## Begin Document section

Vienna, December 15, 2010 - (euro adhoc) - Stock Option Program

Pursuant to Section 4.11 of the Articles of Association in accordance with Section 159 Para 3 of the Stock Corporation Act the Management Board is authorized to increase the share capital until June 13, 2013 by up to a nominal amount of EUR 855,000.00 in one or several tranches to allocate stock options to employees, executive employees and members of the Management Board of the Company or its subsidiaries subject to the approval of the Supervisory Board (authorised conditional capital 2008).

On December 15, 2010, the Management Board has, in accordance with the aforementioned authorisation, passed the resolution to conditionally increase the share capital of the Company by EUR 855,000 through the issuance of up to 855,000 new ordinary no-par value bearer shares with a nominal value of EUR 1.00 per share. The share capital shall be increased only to the extent that the beneficiary option holders to whom stock options were allocated actually exercise their subscription rights. The resolution of the Management Board has to be authorized by a resolution of the Supervisory Board. At least two weeks before the resolution of the Supervisory Board is passed, a report pursuant to Section 159 Para 3 and Para 2 lit 3 of the Stock Corporation Act has to be published according to Section 82 Para 9 and Para 8 of the Austrian Stock Exchange Act. Publication pursuant to the Stock Exchange Act replaces publication under the Law on Stock Corporations (Section 82 para 10 Stock Exchange Act). Alternatively, options can be served through own shares. The Management Board is, further, entitled to issue shares of its own for the service of stock options and has decided to exercise this authority in the amount of 105,000 additional stock options; as a result, 960,000 stock options are to be granted in all. Because this means that options are to be issued that are (also) to be served through own shares, the Management Board and Supervisory Board herewith file report under Section 159 para 2 lit 3 of the Stock Exchange Act and in accordance with Section 95 para 6 of the Stock Exchange Act.

Principles and incentives underlying the options

Trough the issuance of stock options, the motivation of the beneficiary option holders to contribute to the value creation of the Company shall be increased.

Existing options and granting of options

Until now, the following numbers of stock options have been granted (excluding options that have been cancelled):

Beneficiaries                                                    Numbers of options

Members of the Supervisory Board
  Michel Gréco(Chairman)                                                      43,750
  Ernst Afting                                                                      51,250
  James R. Sulat                                                                  42,500
  David Ebsworth                                                                  45,000
  Hans Wigzell                                                                      45,000

Members of the Management Board
  Gerd Zettlmeissl (Chairman)                                            473,500
  Thomas Lingelbach                                                            350,000
  Reinhard Kandera                                                              186,000
  Mustapha Leavenworth Bakali                                              50,000

Executive employees                                                            830,900
Other employees                                                                  221,525
Employees of subsidiaries                                                  731,342

Total                                                                                3,070,767

Now, an additional number of 960,000 options shall be granted, thereof 90,000 to employees, 240,000 to executive employees, 230,000 to employees of subsidiaries, 100,000 to the member of the Management Board Gerd Zettlmeissl, 100.000 to the member of the Management Board Thomas Lingelbach, 100.000 to the member of the Management Board Staph Bakali and 100.000 to the member of the Management Board Reinhard Kandera. As underlying shares to serve the exercise of these options new shares from the above mentioned conditional capital shall be used and partly also own shares of treasury stock may be used, therefore the report is also submitted according to Section 95 Para 6 Stock Corporation Act by the Management Board and by the Supervisory Board.

## End Document section
## Begin Listed entries

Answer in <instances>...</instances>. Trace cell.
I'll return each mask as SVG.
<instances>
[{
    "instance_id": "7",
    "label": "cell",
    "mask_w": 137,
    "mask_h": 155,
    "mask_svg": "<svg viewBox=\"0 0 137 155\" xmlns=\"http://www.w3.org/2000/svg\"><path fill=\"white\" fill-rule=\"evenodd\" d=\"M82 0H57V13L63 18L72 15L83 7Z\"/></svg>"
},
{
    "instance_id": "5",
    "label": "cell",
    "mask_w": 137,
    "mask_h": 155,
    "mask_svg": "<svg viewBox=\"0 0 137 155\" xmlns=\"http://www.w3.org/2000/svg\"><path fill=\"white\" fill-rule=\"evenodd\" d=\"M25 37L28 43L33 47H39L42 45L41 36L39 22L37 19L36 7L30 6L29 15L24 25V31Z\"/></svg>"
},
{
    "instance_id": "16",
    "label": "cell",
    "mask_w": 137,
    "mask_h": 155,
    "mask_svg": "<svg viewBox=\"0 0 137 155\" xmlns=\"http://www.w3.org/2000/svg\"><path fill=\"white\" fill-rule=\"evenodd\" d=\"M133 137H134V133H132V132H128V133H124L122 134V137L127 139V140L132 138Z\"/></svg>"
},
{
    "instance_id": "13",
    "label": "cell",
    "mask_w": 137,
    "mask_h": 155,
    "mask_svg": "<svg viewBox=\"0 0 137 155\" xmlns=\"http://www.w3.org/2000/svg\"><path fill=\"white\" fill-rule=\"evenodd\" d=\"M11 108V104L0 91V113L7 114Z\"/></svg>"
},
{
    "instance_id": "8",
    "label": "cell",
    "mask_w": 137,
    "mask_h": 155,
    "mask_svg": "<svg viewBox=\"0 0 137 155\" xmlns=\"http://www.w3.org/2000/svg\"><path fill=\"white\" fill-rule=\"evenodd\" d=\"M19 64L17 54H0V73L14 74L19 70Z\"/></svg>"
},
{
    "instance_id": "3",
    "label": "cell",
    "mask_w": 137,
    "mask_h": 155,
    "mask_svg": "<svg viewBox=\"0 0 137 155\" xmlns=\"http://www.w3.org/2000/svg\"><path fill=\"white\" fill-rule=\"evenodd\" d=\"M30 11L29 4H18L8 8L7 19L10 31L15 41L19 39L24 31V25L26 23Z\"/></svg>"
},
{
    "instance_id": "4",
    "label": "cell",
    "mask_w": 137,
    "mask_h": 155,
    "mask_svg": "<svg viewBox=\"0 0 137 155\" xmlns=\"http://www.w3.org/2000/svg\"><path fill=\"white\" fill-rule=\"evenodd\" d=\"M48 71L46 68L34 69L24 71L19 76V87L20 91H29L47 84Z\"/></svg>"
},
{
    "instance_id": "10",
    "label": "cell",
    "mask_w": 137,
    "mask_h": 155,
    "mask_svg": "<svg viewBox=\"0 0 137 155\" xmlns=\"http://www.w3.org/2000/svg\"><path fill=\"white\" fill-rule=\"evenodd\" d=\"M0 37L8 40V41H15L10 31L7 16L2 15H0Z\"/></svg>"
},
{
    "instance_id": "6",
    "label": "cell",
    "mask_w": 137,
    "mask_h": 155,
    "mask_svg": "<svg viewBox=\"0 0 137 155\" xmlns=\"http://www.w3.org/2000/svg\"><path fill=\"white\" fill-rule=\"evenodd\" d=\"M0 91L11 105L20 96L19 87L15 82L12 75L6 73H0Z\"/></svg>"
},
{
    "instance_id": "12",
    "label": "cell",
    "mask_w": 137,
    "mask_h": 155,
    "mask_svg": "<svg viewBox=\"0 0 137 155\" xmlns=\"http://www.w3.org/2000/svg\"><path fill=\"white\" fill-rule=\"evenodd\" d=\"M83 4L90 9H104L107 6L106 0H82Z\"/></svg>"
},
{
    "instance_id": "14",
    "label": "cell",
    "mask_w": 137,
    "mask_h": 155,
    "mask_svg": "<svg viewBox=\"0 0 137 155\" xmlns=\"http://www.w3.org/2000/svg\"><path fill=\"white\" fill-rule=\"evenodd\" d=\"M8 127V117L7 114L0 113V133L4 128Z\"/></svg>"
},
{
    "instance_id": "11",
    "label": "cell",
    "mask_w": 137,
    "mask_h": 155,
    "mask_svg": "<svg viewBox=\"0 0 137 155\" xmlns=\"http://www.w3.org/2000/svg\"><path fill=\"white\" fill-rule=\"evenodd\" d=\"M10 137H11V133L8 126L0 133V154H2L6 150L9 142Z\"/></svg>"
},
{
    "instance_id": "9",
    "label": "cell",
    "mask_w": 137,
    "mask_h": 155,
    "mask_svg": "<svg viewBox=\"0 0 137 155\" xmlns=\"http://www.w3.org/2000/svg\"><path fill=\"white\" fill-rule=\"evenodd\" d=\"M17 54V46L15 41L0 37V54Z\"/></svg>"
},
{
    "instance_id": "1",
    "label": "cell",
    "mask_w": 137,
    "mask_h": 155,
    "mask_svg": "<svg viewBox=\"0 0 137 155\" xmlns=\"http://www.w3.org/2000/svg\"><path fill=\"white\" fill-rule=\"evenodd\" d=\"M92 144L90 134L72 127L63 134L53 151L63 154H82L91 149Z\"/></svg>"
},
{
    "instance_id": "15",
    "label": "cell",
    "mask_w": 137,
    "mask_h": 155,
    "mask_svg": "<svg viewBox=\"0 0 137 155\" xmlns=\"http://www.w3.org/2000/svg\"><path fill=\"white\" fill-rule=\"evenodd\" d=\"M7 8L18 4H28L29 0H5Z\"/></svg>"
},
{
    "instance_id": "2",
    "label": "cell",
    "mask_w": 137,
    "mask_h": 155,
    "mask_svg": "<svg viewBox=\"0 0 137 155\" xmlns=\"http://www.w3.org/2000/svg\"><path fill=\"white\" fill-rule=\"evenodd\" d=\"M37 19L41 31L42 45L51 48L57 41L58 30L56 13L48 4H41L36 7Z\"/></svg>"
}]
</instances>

## End Listed entries

# Task instructions:
A. Reproduce the passage of the stock option announcement starting at "Pursuant to Section 4.11" and ending at "conditional capital 2008).".
B. According to the stock option announcement, how many of the additional options are to be granted to executive employees?

# Replies:
A.
Pursuant to Section 4.11 of the Articles of Association in accordance with Section 159 Para 3 of the Stock Corporation Act the Management Board is authorized to increase the share capital until June 13, 2013 by up to a nominal amount of EUR 855,000.00 in one or several tranches to allocate stock options to employees, executive employees and members of the Management Board of the Company or its subsidiaries subject to the approval of the Supervisory Board (authorised conditional capital 2008).

B. 240,000